Warning for Caribbean countries as sea level continues to rise

ST GEORGE’S, Grenada (CMC) — Director of the Environmental and Occupational Health Track of the Public Health Department of St George’s University is predicting a bleak future for the Caribbean amid concerns that the rate of sea level rises beyond the anticipated three millimetres mark.

Hugh Sealy, who is also chairman of the board of the Clean Development Mechanism (CDM) said sea level rise for the Caribbean is inevitable regardless of what decisions are taken now.

“No matter what we do about the future of the CO2 (Carbon dioxide) we put in the atmosphere; even if we pull all the CO2 out of the atmosphere now, we still face a one meter sea level rise in the Caribbean.”

He said if this rate continues as being projected, the islands of the region will see major losses along their coastlines by the year 2050.

“Don’t forget the rate of sea level rise is increasing. We were two decades ago at one and a half millimetres per year; we’re now at three millimetres per year. In two decades time we could be at six millimetres.”

Sealy, who is attending the first ever Caribbean Symposium for Innovators in Coastal Tourism, said the sea level rise is not taking place in isolation and that changes to the weather pattern were also having an immediate and devastating effect on the economy.

_SUPPLIED ENTRIES:_
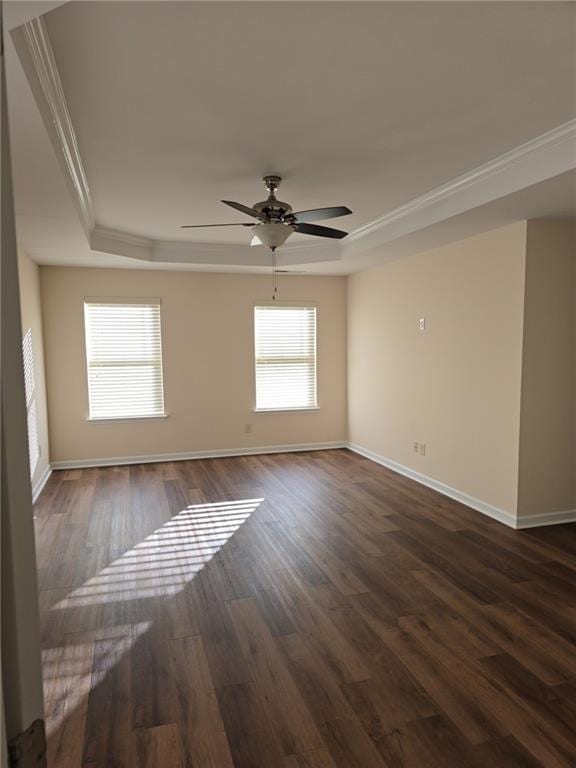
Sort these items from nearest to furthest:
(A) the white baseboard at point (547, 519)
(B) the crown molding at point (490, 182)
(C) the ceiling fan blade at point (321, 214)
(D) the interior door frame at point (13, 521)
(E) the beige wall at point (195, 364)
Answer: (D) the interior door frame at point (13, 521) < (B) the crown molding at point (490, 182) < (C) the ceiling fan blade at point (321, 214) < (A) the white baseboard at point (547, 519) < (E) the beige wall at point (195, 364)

--

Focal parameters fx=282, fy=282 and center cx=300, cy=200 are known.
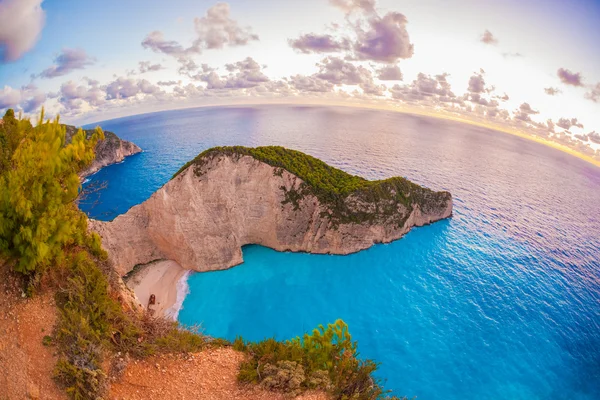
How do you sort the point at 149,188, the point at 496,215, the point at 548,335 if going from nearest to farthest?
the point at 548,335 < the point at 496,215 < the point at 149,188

_TASK DETAILS:_ Return everything in the article on Caribbean sea level rise from "He said if this" down to "on the economy.", copied word for word.

_FINISHED EXERCISE:_
He said if this rate continues as being projected, the islands of the region will see major losses along their coastlines by the year 2050.

“Don’t forget the rate of sea level rise is increasing. We were two decades ago at one and a half millimetres per year; we’re now at three millimetres per year. In two decades time we could be at six millimetres.”

Sealy, who is attending the first ever Caribbean Symposium for Innovators in Coastal Tourism, said the sea level rise is not taking place in isolation and that changes to the weather pattern were also having an immediate and devastating effect on the economy.